L'homme-oiseau ôte la main du pommeau de son épée, son visage est toujours crispé mais moins qu'avant.
— T'kril, commandant Ïaryss. Il vous faut repartir.
— Cela nous est impossible.
Je vois de nouveau T'kril poser sa main sur son arme, les sourcils froncés, en position de garde. Bas-tient met un genou en terre, la main droite sur son coeur :
— Nous ne pouvons accepter, nous avons une mission à respecter. Nous ne pouvons rentrer bredouille, il en va de la survie de mon peuple.
— De quoi avez-vous besoin pour quitter nos terres ?

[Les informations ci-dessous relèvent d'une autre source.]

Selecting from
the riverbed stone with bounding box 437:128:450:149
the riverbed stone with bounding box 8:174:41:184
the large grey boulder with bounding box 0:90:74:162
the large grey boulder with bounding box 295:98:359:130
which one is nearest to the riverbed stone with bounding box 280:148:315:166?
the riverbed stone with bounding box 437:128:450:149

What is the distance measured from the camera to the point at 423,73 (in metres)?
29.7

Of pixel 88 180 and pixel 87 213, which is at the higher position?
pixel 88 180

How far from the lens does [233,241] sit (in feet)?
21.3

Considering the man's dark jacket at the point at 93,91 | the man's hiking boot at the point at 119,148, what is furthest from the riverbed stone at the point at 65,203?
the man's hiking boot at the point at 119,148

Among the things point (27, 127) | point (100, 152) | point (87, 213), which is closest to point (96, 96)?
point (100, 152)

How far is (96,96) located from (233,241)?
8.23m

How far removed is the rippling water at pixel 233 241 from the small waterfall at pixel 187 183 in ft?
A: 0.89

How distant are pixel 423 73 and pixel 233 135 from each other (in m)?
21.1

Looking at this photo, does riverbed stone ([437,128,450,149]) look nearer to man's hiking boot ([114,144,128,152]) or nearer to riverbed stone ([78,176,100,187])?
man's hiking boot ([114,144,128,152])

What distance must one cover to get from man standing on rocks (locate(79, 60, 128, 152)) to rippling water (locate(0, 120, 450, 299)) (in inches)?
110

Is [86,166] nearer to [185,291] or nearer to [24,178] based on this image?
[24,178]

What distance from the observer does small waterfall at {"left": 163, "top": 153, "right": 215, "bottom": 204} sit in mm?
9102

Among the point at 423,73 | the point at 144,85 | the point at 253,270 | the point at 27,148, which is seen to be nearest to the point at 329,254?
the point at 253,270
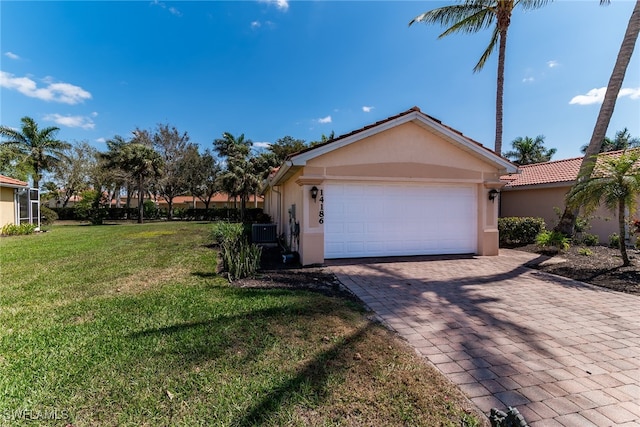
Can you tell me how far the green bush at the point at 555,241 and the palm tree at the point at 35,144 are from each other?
134ft

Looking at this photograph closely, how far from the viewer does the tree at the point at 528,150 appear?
3266 centimetres

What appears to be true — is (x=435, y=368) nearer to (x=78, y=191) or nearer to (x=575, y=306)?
(x=575, y=306)

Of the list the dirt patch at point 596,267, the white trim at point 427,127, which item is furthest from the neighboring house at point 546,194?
the white trim at point 427,127

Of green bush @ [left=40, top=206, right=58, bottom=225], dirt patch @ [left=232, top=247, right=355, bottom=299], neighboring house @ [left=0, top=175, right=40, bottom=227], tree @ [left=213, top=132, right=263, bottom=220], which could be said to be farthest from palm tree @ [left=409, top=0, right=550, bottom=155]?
green bush @ [left=40, top=206, right=58, bottom=225]

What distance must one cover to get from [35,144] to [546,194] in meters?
42.6

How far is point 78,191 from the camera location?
128 feet

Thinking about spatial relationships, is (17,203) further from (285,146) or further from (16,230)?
(285,146)

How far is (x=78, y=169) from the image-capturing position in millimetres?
36594

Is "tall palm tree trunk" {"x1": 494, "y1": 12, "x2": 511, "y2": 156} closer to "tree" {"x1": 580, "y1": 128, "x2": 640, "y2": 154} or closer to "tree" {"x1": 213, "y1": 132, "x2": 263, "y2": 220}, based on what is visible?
"tree" {"x1": 213, "y1": 132, "x2": 263, "y2": 220}

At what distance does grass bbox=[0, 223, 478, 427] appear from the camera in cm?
252

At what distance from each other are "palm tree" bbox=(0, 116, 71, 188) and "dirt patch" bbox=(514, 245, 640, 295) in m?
40.6

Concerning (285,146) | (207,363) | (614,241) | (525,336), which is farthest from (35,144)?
(614,241)

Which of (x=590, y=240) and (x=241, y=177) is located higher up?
(x=241, y=177)

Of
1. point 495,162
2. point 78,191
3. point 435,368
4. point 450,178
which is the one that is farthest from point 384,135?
point 78,191
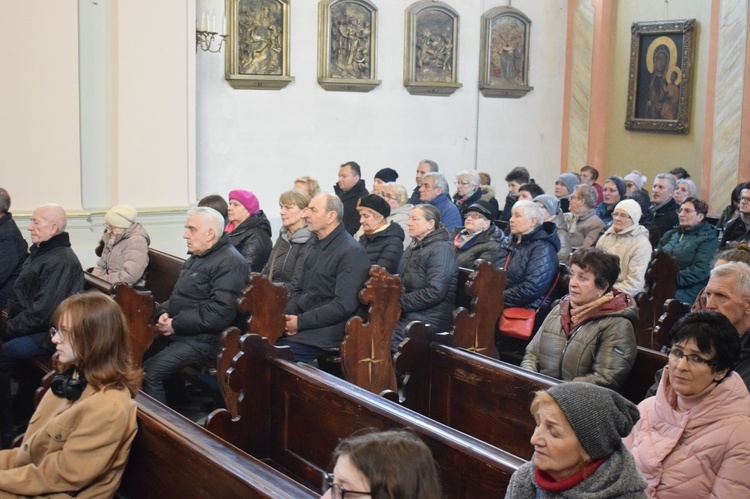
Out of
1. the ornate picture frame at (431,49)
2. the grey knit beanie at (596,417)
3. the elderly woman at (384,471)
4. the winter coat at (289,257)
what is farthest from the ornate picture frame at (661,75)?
the elderly woman at (384,471)

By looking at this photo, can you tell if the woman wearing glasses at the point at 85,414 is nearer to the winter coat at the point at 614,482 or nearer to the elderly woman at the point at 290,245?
the winter coat at the point at 614,482

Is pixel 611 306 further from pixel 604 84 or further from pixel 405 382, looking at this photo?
pixel 604 84

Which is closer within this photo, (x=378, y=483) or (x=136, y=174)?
(x=378, y=483)

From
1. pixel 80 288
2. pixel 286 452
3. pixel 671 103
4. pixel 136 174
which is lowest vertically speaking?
pixel 286 452

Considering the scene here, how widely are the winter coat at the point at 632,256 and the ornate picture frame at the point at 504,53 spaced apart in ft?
17.3

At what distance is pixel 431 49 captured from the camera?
1147 cm

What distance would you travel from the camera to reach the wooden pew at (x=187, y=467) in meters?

— D'un nouveau territoire.
Devant le regard orageux de l'homme-oiseau, l'étranger reprend aussitôt :
— Nous ne venons pas envahir, nous pensions cette terre déserte. Nous n'avons croisé aucun navire. Notre royaume est attaqué par un monstre sanguinaire. Il nous faut sauver notre peuple en lui offrant un nouveau territoire. Pouvez-vous m'indiquer des terres inoccupées que nous pourrions habiter, mêmes dans un endroit reculé ou malmené par le climat ?
On voit le désespoir et la fatigue dans les yeux du chef.
— Je ne suis pas habilité à pouvoir traiter pareille requête. Nous pouvons emmener une délégation auprès de notre Tsarin et du roi d'Altéphée. A condition de cesser immédiatement vos actions destructrices. Vos hommes resteront sous surveillance pour vérifier que votre part du marché est respectée.
— J'accepte.
L'homme se remet aussitôt debout, attrape une dague, s'entaille légèrement la paume de la main gauche puis la tend vers T'kril. Le Ïaryss le regarde surpris.
— Vous ne faites pas ainsi dans vos contrées pour sceller un contrat ?
— Non, c'est...étrange.
— L'échange du liquide vital vaut accord des différents partis.
L'homme-oiseau prend l'arme de Bas-tient et fait perler quelques gouttes rouges avant de lui attraper la main. Un sourire se dessine sur les traits de l'étranger. La tension redescend.
Pour ma part, je suis peiné de l'indifférence persistante de Chloé. Je me faufile jusqu'à elle :
— Chloé ?
Elle me regarde, les yeux agrandis par un mélange de peur et de confusion.